GIVEN EXERCISE: Could you turn every line of the listing below into a JSON list of strings, one string per line, with blank lines and the pictures left out?

■ ■ ■ ■ ■ ■ ■

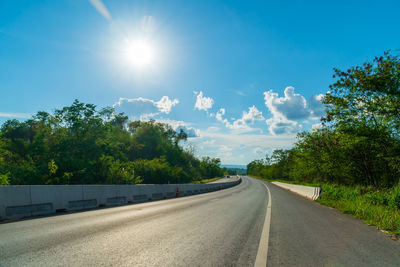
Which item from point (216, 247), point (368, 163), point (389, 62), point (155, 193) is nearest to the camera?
point (216, 247)

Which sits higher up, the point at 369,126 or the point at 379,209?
the point at 369,126

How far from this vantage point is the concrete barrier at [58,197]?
7.52 meters

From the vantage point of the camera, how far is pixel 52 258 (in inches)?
143

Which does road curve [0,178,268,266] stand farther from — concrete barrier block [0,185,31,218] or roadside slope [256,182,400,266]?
concrete barrier block [0,185,31,218]

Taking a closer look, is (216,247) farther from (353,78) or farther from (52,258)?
(353,78)

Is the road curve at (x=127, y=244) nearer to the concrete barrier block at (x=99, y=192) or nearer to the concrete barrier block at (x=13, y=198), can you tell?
the concrete barrier block at (x=13, y=198)

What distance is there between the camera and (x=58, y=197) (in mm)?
9227

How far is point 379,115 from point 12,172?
32.5 metres

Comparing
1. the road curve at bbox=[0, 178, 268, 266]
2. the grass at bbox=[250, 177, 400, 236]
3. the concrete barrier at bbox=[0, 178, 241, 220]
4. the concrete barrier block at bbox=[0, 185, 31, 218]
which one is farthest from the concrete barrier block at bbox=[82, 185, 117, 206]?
the grass at bbox=[250, 177, 400, 236]

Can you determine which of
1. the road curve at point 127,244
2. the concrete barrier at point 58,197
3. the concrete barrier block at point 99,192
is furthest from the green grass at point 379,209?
the concrete barrier block at point 99,192

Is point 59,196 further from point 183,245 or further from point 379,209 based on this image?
point 379,209

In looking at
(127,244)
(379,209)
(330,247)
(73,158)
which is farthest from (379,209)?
(73,158)

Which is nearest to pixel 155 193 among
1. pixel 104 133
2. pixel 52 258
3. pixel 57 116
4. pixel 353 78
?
pixel 52 258

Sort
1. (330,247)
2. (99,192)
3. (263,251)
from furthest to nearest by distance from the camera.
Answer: (99,192) < (330,247) < (263,251)
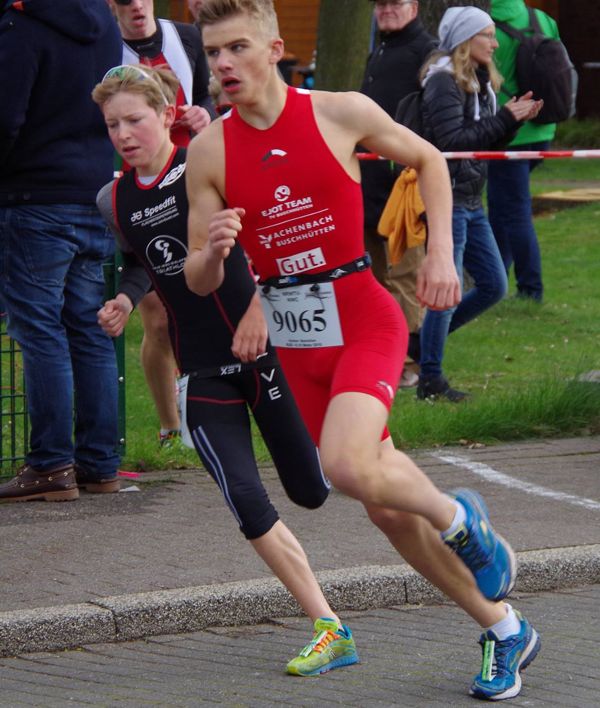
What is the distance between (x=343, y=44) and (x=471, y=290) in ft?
24.9

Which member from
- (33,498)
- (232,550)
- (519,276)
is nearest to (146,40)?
(33,498)

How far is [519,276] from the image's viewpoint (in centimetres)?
1280

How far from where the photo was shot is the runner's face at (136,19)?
793 cm

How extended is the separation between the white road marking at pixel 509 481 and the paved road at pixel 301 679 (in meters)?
1.28

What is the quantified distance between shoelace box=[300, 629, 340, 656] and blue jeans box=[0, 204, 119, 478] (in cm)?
237

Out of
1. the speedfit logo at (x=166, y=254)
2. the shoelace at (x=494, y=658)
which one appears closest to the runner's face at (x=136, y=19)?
the speedfit logo at (x=166, y=254)

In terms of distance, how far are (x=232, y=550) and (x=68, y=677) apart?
1318 mm

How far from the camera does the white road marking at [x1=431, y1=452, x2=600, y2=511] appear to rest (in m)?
7.12

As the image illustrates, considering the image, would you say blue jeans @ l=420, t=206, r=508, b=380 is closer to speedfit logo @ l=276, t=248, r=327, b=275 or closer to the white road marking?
the white road marking

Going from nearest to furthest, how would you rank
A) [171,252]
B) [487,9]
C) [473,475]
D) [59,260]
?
[171,252] → [59,260] → [473,475] → [487,9]

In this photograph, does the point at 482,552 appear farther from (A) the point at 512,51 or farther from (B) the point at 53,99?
(A) the point at 512,51

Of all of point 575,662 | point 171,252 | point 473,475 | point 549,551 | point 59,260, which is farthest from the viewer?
point 473,475

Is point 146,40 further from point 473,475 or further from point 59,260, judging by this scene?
point 473,475

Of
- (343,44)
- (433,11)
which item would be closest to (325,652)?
(433,11)
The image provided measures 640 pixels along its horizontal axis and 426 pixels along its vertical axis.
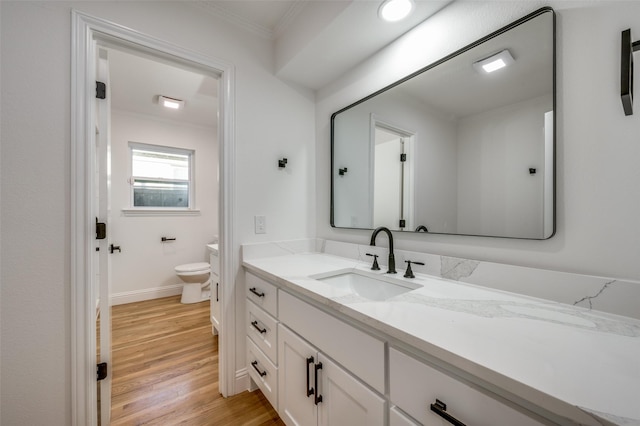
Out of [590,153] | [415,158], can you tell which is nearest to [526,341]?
[590,153]

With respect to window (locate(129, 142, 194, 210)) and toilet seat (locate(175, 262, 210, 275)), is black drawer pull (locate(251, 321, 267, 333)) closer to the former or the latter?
toilet seat (locate(175, 262, 210, 275))

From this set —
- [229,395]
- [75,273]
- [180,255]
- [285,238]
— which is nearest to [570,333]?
[285,238]

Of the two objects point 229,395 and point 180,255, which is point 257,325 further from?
point 180,255

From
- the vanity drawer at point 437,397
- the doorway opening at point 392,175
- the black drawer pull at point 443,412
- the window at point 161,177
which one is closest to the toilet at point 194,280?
the window at point 161,177

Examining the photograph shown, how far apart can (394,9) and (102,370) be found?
2284mm

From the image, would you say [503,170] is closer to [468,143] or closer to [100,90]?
[468,143]

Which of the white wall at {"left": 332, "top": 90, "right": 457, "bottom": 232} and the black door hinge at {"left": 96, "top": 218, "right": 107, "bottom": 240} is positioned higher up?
the white wall at {"left": 332, "top": 90, "right": 457, "bottom": 232}

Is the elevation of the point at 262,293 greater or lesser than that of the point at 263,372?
greater

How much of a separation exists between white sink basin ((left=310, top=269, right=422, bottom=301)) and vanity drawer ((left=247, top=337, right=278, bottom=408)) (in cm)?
53

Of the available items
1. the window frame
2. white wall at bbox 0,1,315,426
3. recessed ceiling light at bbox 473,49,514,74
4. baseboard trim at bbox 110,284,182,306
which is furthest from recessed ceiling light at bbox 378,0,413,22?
baseboard trim at bbox 110,284,182,306

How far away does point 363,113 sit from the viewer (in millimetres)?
1608

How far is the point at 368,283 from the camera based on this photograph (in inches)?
51.8

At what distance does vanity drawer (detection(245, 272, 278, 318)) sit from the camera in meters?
1.28

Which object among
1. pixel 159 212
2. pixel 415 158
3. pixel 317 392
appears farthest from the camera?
pixel 159 212
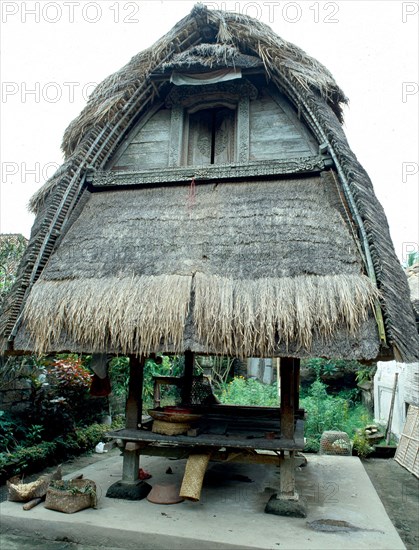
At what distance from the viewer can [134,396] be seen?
5.23 metres

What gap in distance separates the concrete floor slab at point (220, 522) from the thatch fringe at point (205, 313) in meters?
1.62

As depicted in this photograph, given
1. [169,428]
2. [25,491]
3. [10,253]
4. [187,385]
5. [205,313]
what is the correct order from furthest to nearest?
[10,253] < [187,385] < [169,428] < [25,491] < [205,313]

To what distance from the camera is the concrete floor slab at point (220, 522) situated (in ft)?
12.6

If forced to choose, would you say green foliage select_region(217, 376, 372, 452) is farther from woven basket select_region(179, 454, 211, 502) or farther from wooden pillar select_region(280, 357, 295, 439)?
woven basket select_region(179, 454, 211, 502)

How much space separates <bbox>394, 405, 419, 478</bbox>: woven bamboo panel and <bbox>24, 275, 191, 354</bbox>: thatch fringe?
21.3ft

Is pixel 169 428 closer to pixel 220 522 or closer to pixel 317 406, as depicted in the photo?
pixel 220 522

■ ■ ■ ■ ■ ■ ■

ANSWER TO THE EXERCISE:
[
  "Which item from point (216, 247), point (368, 163), point (389, 62), point (155, 193) is nearest to the camera?",
  "point (216, 247)",
  "Which sits higher up, the point at 369,126 or the point at 379,209?",
  "the point at 369,126",
  "How far from this vantage point is the concrete barrier at [58,197]?",
  "7.52 meters",
  "From the vantage point of the camera, how far is pixel 52 258 (in inches)?",
  "143",
  "Which does road curve [0,178,268,266] stand farther from — concrete barrier block [0,185,31,218] or roadside slope [256,182,400,266]?",
  "concrete barrier block [0,185,31,218]",
  "Taking a closer look, is (216,247) farther from (353,78) or farther from (52,258)?",
  "(353,78)",
  "Is the road curve at (x=127, y=244) nearer to the concrete barrier block at (x=99, y=192) or nearer to the concrete barrier block at (x=13, y=198), can you tell?",
  "the concrete barrier block at (x=13, y=198)",
  "What distance is there between the camera and (x=58, y=197) (in mm)?",
  "9227",
  "How far is point 379,115 from point 12,172?",
  "32.5 metres",
  "Comparing",
  "1. the road curve at bbox=[0, 178, 268, 266]",
  "2. the grass at bbox=[250, 177, 400, 236]",
  "3. the concrete barrier at bbox=[0, 178, 241, 220]",
  "4. the concrete barrier block at bbox=[0, 185, 31, 218]",
  "which one is farthest from the concrete barrier block at bbox=[82, 185, 117, 206]?",
  "the grass at bbox=[250, 177, 400, 236]",
  "Can you determine which of",
  "1. the road curve at point 127,244",
  "2. the concrete barrier at point 58,197",
  "3. the concrete barrier block at point 99,192",
  "is furthest from the green grass at point 379,209?",
  "the concrete barrier block at point 99,192",
  "Is point 59,196 further from point 183,245 or further from point 379,209 based on this image?",
  "point 379,209",
  "In looking at",
  "(127,244)",
  "(379,209)",
  "(330,247)",
  "(73,158)",
  "which is farthest from (379,209)?",
  "(73,158)",
  "Which is nearest to pixel 155 193 among",
  "1. pixel 104 133",
  "2. pixel 52 258",
  "3. pixel 57 116",
  "4. pixel 353 78",
  "?",
  "pixel 52 258",
  "Sort",
  "1. (330,247)",
  "2. (99,192)",
  "3. (263,251)",
  "from furthest to nearest by distance from the camera.",
  "Answer: (99,192) < (330,247) < (263,251)",
  "What is the distance between (x=343, y=44) and (x=471, y=290) in ft?",
  "24.9",
  "Which member from",
  "- (33,498)",
  "- (232,550)",
  "- (519,276)",
  "is nearest to (146,40)?",
  "(33,498)",
  "How far is [519,276] from the image's viewpoint (in centimetres)?",
  "1280",
  "How far from where the photo was shot is the runner's face at (136,19)?",
  "793 cm",
  "How extended is the separation between the white road marking at pixel 509 481 and the paved road at pixel 301 679 (in meters)?",
  "1.28",
  "What is the quantified distance between shoelace box=[300, 629, 340, 656] and blue jeans box=[0, 204, 119, 478] (in cm)?",
  "237",
  "Out of",
  "1. the speedfit logo at (x=166, y=254)",
  "2. the shoelace at (x=494, y=658)",
  "which one appears closest to the runner's face at (x=136, y=19)?",
  "the speedfit logo at (x=166, y=254)",
  "In terms of distance, how far are (x=232, y=550) and (x=68, y=677) apart?",
  "1318 mm",
  "How far from the camera does the white road marking at [x1=431, y1=452, x2=600, y2=511] appear to rest (in m)?",
  "7.12",
  "As the image illustrates, considering the image, would you say blue jeans @ l=420, t=206, r=508, b=380 is closer to speedfit logo @ l=276, t=248, r=327, b=275 or closer to the white road marking?",
  "the white road marking",
  "Going from nearest to furthest, how would you rank",
  "A) [171,252]",
  "B) [487,9]",
  "C) [473,475]",
  "D) [59,260]",
  "?",
  "[171,252] → [59,260] → [473,475] → [487,9]",
  "In this photograph, does the point at 482,552 appear farther from (A) the point at 512,51 or farther from (B) the point at 53,99?",
  "(A) the point at 512,51",
  "Of all of point 575,662 | point 171,252 | point 473,475 | point 549,551 | point 59,260, which is farthest from the viewer?",
  "point 473,475",
  "Is point 146,40 further from point 473,475 or further from point 59,260, judging by this scene?",
  "point 473,475",
  "Of",
  "- (343,44)",
  "- (433,11)",
  "which item would be closest to (325,652)?",
  "(433,11)",
  "The image provided measures 640 pixels along its horizontal axis and 426 pixels along its vertical axis.",
  "Out of [590,153] | [415,158], can you tell which is nearest to [526,341]?",
  "[590,153]",
  "With respect to window (locate(129, 142, 194, 210)) and toilet seat (locate(175, 262, 210, 275)), is black drawer pull (locate(251, 321, 267, 333)) closer to the former or the latter?",
  "toilet seat (locate(175, 262, 210, 275))",
  "From this set —",
  "- [229,395]",
  "- [75,273]",
  "- [180,255]",
  "- [285,238]",
  "— which is nearest to [570,333]?",
  "[285,238]",
  "Of the two objects point 229,395 and point 180,255, which is point 257,325 further from?",
  "point 180,255",
  "From",
  "- the vanity drawer at point 437,397",
  "- the doorway opening at point 392,175",
  "- the black drawer pull at point 443,412",
  "- the window at point 161,177",
  "which one is closest to the toilet at point 194,280?",
  "the window at point 161,177",
  "Examining the photograph shown, how far apart can (394,9) and (102,370) be found?",
  "2284mm",
  "From the image, would you say [503,170] is closer to [468,143] or closer to [100,90]?",
  "[468,143]",
  "Which of the white wall at {\"left\": 332, \"top\": 90, \"right\": 457, \"bottom\": 232} and the black door hinge at {\"left\": 96, \"top\": 218, \"right\": 107, \"bottom\": 240} is positioned higher up?",
  "the white wall at {\"left\": 332, \"top\": 90, \"right\": 457, \"bottom\": 232}",
  "Is the elevation of the point at 262,293 greater or lesser than that of the point at 263,372?",
  "greater",
  "How much of a separation exists between white sink basin ((left=310, top=269, right=422, bottom=301)) and vanity drawer ((left=247, top=337, right=278, bottom=408)) (in cm)?",
  "53",
  "Of the available items",
  "1. the window frame",
  "2. white wall at bbox 0,1,315,426",
  "3. recessed ceiling light at bbox 473,49,514,74",
  "4. baseboard trim at bbox 110,284,182,306",
  "which is furthest from recessed ceiling light at bbox 378,0,413,22?",
  "baseboard trim at bbox 110,284,182,306",
  "How far away does point 363,113 sit from the viewer (in millimetres)?",
  "1608",
  "How far is the point at 368,283 from the camera based on this photograph (in inches)?",
  "51.8",
  "At what distance does vanity drawer (detection(245, 272, 278, 318)) sit from the camera in meters?",
  "1.28",
  "Which object among",
  "1. pixel 159 212",
  "2. pixel 415 158",
  "3. pixel 317 392",
  "appears farthest from the camera?",
  "pixel 159 212",
  "At what distance from the viewer can [134,396] be seen?",
  "5.23 metres",
  "What gap in distance separates the concrete floor slab at point (220, 522) from the thatch fringe at point (205, 313) in meters?",
  "1.62",
  "As depicted in this photograph, given",
  "1. [169,428]",
  "2. [25,491]",
  "3. [10,253]",
  "4. [187,385]",
  "5. [205,313]",
  "what is the correct order from furthest to nearest?",
  "[10,253] < [187,385] < [169,428] < [25,491] < [205,313]",
  "To what distance from the camera is the concrete floor slab at point (220, 522) situated (in ft)?",
  "12.6",
  "If forced to choose, would you say green foliage select_region(217, 376, 372, 452) is farther from woven basket select_region(179, 454, 211, 502) or farther from wooden pillar select_region(280, 357, 295, 439)?",
  "woven basket select_region(179, 454, 211, 502)",
  "How much space separates <bbox>394, 405, 419, 478</bbox>: woven bamboo panel and <bbox>24, 275, 191, 354</bbox>: thatch fringe?",
  "21.3ft",
  "Is pixel 169 428 closer to pixel 220 522 or closer to pixel 317 406, as depicted in the photo?",
  "pixel 220 522"
]